The representative of the United States noted that the use of child soldiers persisted in many countries, including Burma, Sri Lanka, where the rebel Tamil Tigers recruited. In her statement to the Council, Coomaraswamy called for targeted measures against 16 persistent violators.

 

Stephen Rapp, the chief prosecutor of the Special Court of Sierra Leone (SCSL), said the film served to “bring art in the service of justice- a truly important alliance.” Rapp himself has played a pioneering role in the securing justice for the child soldiers.  The Special Court is the first court to put on trial persons most responsible for the conscription, recruitment and use of child soldiers in Sierra Leone’s civil war.  

 

The SCSL has issued 13 indictments and three convictions for the crime.

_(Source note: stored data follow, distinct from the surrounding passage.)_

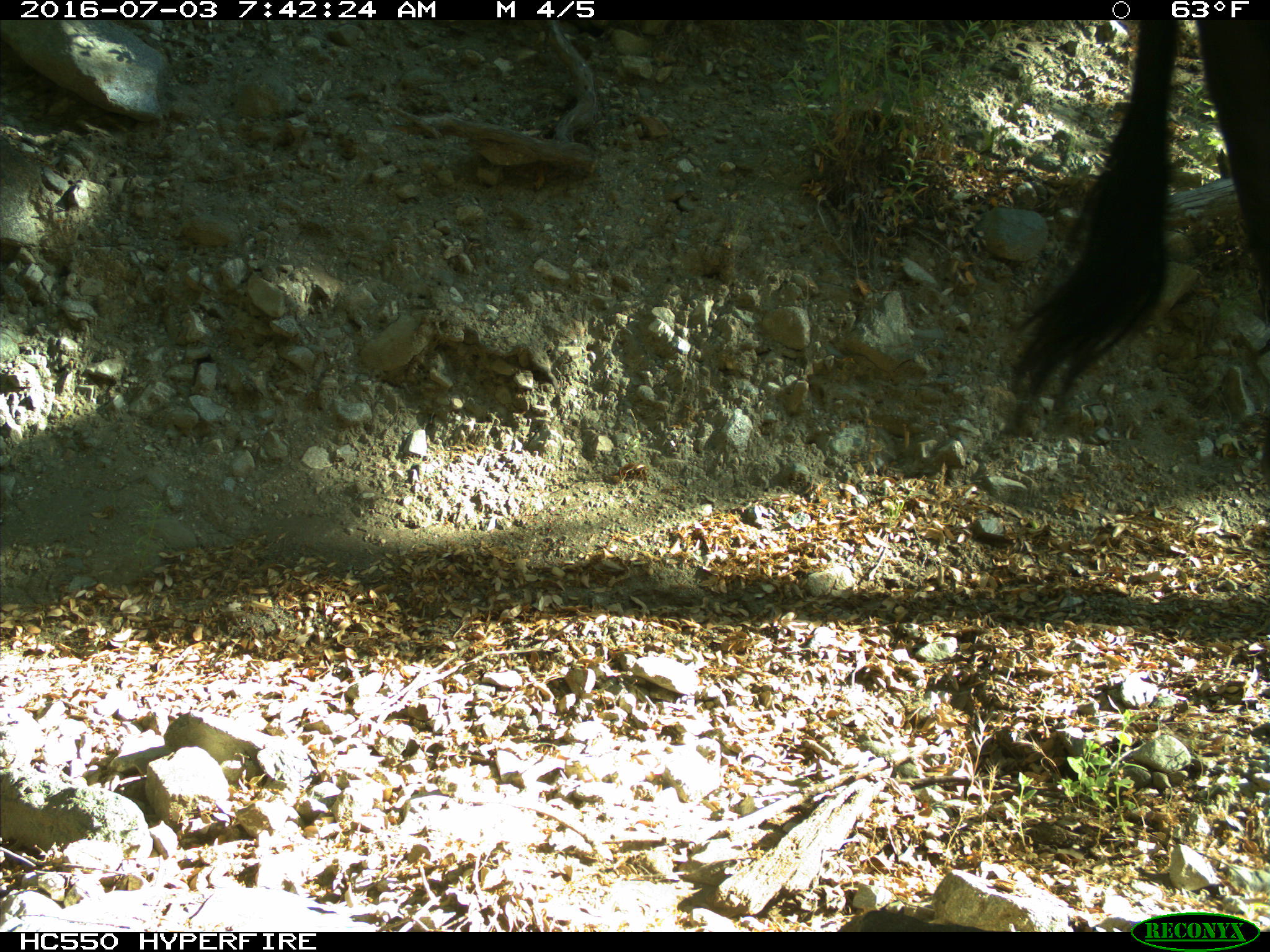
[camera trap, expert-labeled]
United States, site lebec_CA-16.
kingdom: Animalia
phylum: Chordata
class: Mammalia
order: Artiodactyla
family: Bovidae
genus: Bos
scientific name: Bos taurus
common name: domestic cow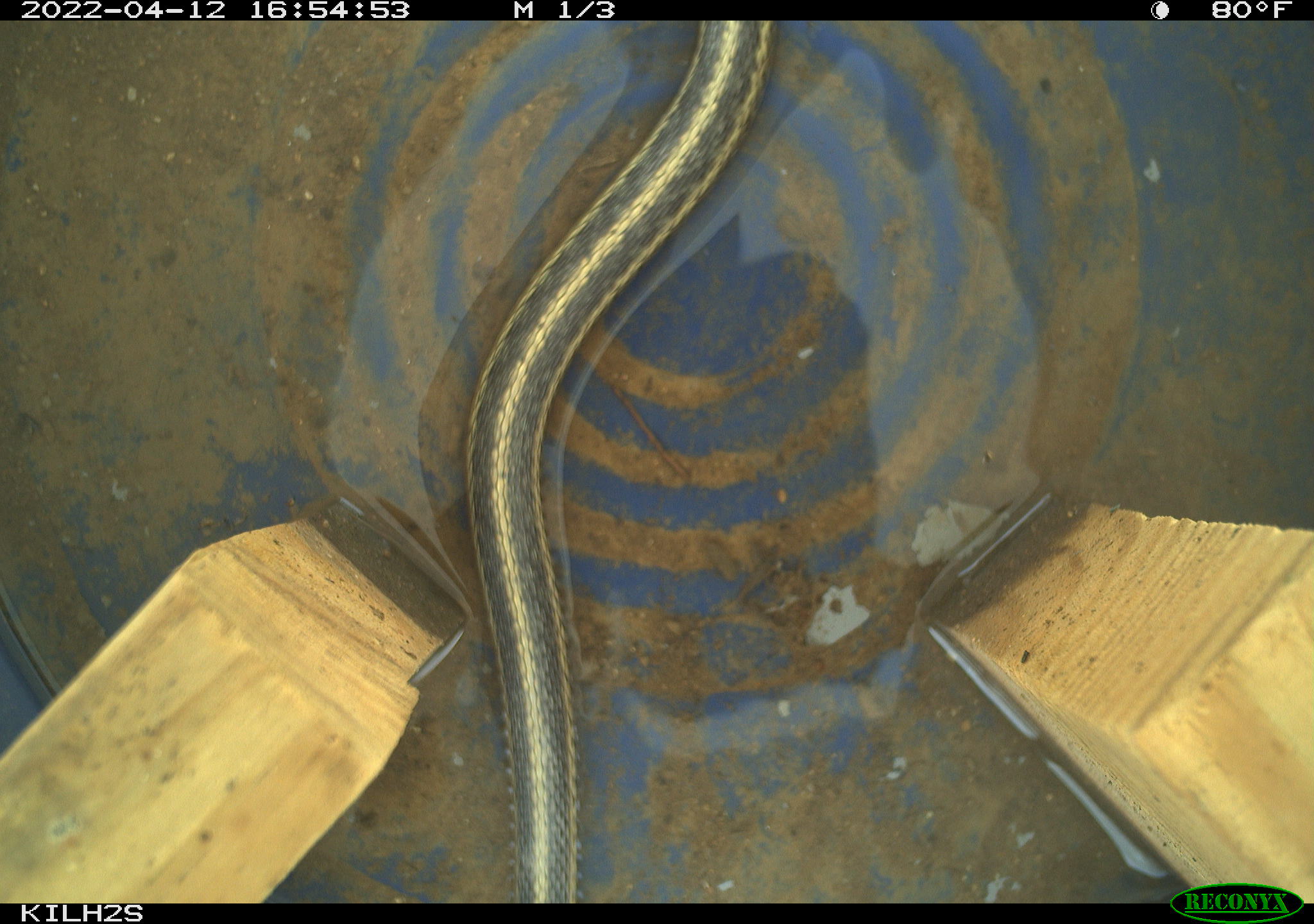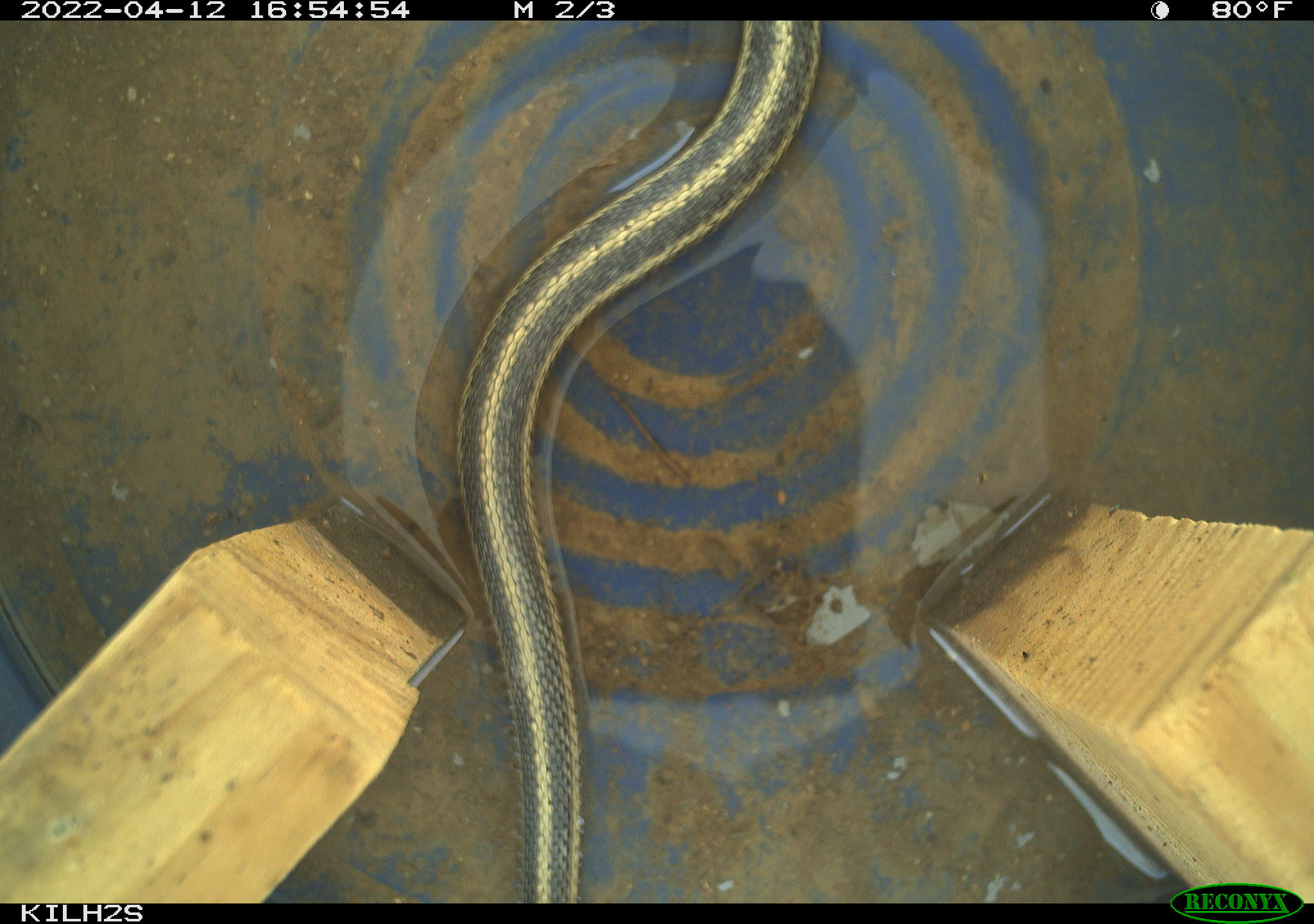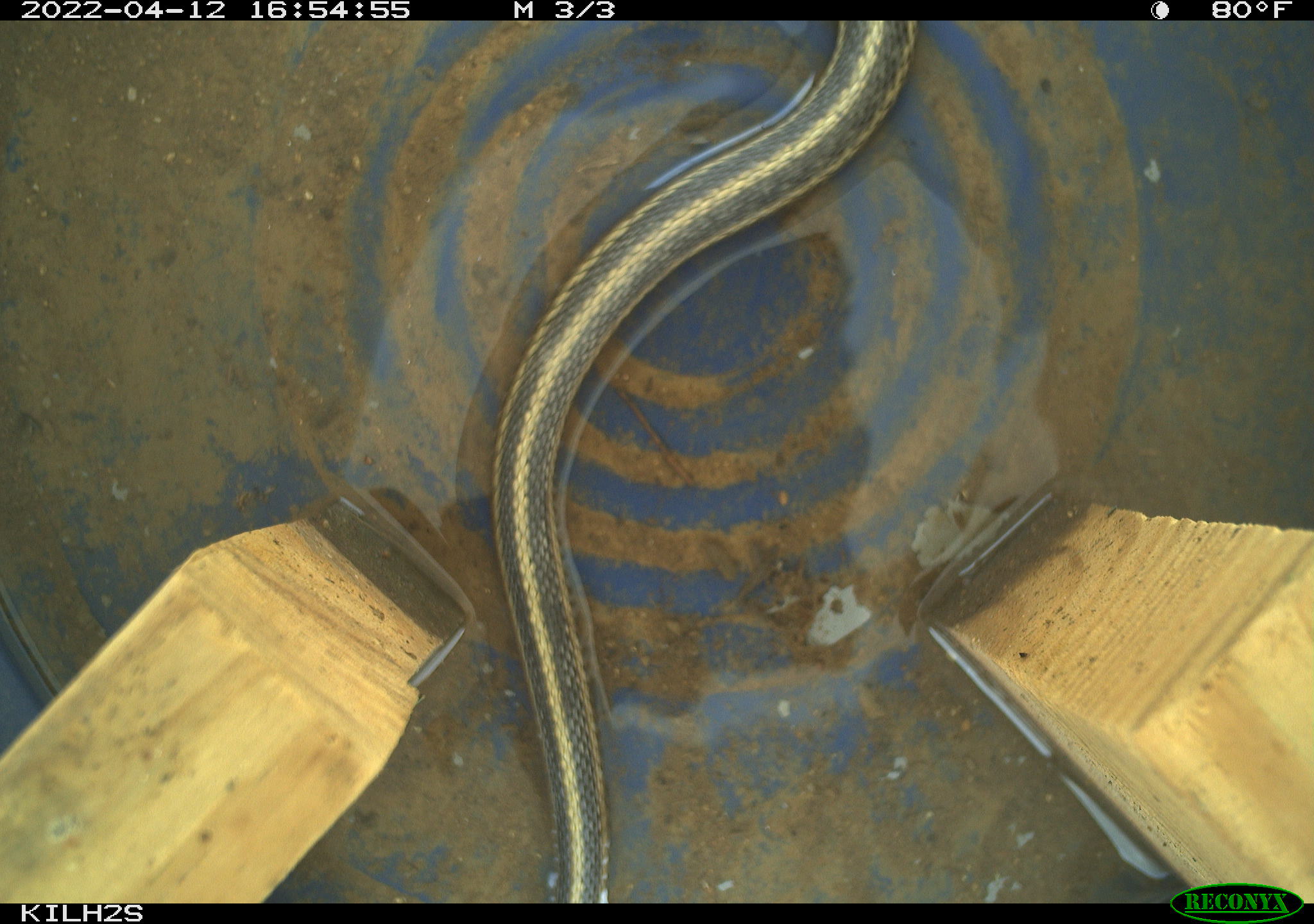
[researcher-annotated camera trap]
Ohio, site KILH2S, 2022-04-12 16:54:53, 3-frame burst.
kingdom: Animalia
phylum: Chordata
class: Reptilia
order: Squamata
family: Colubridae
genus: Thamnophis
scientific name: Thamnophis sirtalis sirtalis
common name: eastern gartersnake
Eastern gartersnake (Thamnophis sirtalis sirtalis).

Rapp pointed out that these were the first convictions of the crime in the history of international criminal law. The International Criminal Court at The Hague is following SCSL’s lead and has indicted Thomas Lubanga, the leader of the armed militia in the northeastern Democratic Republic of Congo for the recruitment of child soldiers- among various other charges.  Liberia’s UN ambassador Nathaniel Barnes emphasized that while justice should run its course, the efforts to protect child soldiers had to be "proactive rather than reactive." According to the ambassador one preventive measure was to stop the proliferation of small arms and light weapons. 

 

“The real WMDs (Weapons of Mass Destruction) are small arms and light weapons,” he said. “They are plentiful, cheap and effective killing machines”. Kanu also called for more support and assistance from the international community to rehabilitate the child soldiers.  The ambassador noted that former child soldiers who had never been to school were still roaming the streets of Freetown- this time without their guns and no skills to find work.  “The fundamental pillow for development is education," he said. “They are potential soldiers in another conflict-unemployment”.